This electronic field guide allows users to identify tree species simply by taking a photograph of the tree’s leaves. In addition to the species name, Leafsnap provides high-resolution photographs and information about the tree’s flowers, fruit, seeds and bark—giving the user a comprehensive understanding of the species.
Users of Leafsnap will not only be learning about the trees in their communities and on their hikes; they will also be contributing to science. As people use Leafsnap, the free mobile app automatically shares their images, species identifications and the tree’s location with a community of scientists. These scientists will use the information to map and monitor population growth and decline of trees nationwide. Currently, Leafsnap’s database includes the trees of the Northeast, but will soon expand to cover the trees of the entire continental United States. The app is available for the iPhone, with iPad and Android versions expected to be released later this summer.
APPlying Visual Recognition Tech to Trees
The genesis of the project was the desire by computer scientists David Jacobs of the University of Maryland and Peter Belhumeur of Columbia University to apply the face recognition technologies that they were developing to the identification of tree species. They approached John Kress, research botanist at the Smithsonian’s National Museum of Natural History, to collaborate on remaking the traditional field guide for the 21st century.
"Traditional field guides can be frustrating – you often do not find what you are looking for. We thought we could redesign them using today’s smartphones and visual recognition technology," said Belhumeur, professor of computer science at Columbia and leader of the Columbia team working on Leafsnap.

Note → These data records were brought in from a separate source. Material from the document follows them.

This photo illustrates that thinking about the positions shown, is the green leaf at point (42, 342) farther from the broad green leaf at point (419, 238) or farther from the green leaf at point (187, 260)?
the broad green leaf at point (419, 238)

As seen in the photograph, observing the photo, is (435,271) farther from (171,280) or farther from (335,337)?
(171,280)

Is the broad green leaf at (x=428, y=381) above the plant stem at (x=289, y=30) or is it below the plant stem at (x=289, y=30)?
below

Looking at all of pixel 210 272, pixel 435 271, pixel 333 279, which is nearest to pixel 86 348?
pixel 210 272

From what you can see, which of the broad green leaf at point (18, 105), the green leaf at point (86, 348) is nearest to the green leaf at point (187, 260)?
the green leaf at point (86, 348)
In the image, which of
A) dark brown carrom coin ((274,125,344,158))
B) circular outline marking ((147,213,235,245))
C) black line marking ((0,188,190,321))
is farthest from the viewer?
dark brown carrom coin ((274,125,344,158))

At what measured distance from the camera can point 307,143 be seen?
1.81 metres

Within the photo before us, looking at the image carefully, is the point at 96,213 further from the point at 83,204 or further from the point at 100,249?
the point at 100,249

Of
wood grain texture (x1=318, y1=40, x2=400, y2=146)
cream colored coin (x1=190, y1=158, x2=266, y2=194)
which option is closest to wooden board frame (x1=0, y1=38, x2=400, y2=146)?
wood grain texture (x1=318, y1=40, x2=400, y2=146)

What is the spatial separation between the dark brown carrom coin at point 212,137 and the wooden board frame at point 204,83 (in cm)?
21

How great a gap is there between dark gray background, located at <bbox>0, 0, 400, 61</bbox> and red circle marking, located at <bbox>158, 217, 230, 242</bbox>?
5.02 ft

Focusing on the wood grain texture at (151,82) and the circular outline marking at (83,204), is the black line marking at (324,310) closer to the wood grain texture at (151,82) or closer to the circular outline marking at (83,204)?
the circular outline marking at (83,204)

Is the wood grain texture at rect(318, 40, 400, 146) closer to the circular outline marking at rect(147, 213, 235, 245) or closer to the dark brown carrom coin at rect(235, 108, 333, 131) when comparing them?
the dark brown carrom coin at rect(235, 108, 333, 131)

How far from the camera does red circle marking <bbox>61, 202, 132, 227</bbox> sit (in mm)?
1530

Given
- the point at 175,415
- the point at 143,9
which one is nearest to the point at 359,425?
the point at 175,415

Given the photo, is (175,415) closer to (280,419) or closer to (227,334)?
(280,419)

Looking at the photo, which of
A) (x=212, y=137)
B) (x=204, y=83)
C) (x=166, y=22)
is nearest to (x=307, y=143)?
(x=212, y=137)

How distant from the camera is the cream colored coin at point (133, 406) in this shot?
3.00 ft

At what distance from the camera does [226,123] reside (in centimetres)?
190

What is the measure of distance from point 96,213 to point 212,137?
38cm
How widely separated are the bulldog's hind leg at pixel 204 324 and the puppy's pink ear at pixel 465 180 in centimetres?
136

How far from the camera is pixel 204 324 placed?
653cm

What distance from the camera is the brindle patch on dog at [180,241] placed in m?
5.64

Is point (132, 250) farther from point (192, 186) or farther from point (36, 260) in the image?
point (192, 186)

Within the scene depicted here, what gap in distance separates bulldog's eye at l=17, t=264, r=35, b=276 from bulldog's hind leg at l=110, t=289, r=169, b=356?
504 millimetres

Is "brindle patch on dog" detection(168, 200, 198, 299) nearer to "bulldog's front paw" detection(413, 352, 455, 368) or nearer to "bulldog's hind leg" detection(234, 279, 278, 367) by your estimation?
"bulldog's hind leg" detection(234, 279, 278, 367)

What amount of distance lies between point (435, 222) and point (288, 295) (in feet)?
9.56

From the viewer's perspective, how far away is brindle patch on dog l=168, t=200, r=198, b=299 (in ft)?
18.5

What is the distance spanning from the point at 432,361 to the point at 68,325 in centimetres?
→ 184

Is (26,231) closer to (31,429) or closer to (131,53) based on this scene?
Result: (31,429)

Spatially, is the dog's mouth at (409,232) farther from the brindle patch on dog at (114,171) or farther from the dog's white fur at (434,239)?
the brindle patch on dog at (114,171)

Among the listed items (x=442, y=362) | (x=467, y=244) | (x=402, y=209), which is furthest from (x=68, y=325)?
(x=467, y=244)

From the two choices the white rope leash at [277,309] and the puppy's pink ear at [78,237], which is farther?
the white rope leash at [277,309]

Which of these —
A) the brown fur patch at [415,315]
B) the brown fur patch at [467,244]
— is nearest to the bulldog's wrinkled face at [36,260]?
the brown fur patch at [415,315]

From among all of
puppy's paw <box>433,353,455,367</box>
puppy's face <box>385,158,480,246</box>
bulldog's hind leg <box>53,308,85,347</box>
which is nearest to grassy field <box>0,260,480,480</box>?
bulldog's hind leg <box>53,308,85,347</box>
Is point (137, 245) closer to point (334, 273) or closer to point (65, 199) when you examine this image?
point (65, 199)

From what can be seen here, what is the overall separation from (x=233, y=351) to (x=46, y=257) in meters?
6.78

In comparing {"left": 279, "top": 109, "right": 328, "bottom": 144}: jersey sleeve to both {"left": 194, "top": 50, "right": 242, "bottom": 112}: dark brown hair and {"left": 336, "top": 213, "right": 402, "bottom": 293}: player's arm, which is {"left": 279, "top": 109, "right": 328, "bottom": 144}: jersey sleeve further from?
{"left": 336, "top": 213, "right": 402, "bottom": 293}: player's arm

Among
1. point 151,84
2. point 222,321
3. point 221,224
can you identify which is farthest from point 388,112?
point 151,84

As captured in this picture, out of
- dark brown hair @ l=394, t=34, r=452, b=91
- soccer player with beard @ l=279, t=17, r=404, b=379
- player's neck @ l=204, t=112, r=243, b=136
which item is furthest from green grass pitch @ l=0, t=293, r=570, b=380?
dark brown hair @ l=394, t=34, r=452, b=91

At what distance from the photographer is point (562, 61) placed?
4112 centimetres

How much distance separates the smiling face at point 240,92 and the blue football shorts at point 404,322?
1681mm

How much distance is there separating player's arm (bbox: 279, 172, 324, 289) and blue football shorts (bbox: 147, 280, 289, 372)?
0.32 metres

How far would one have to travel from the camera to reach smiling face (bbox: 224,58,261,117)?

The visual recognition algorithms developed by the University of Maryland and Columbia University are key to Leafsnap. Each leaf photograph is matched against a leaf image library using numerous shape measurements computed at points along the leaf’s outline. The best matches are then ranked and returned to the user for final verification.
"Within a single species leaves can have quite diverse shapes, while leaves from different species are sometimes quite similar," said Jacobs, a professor of computer science at Maryland. "So one of the main technical challenges in using leaves to identify plant species has been to find effective representations of their shape, which capture their most important characteristics.”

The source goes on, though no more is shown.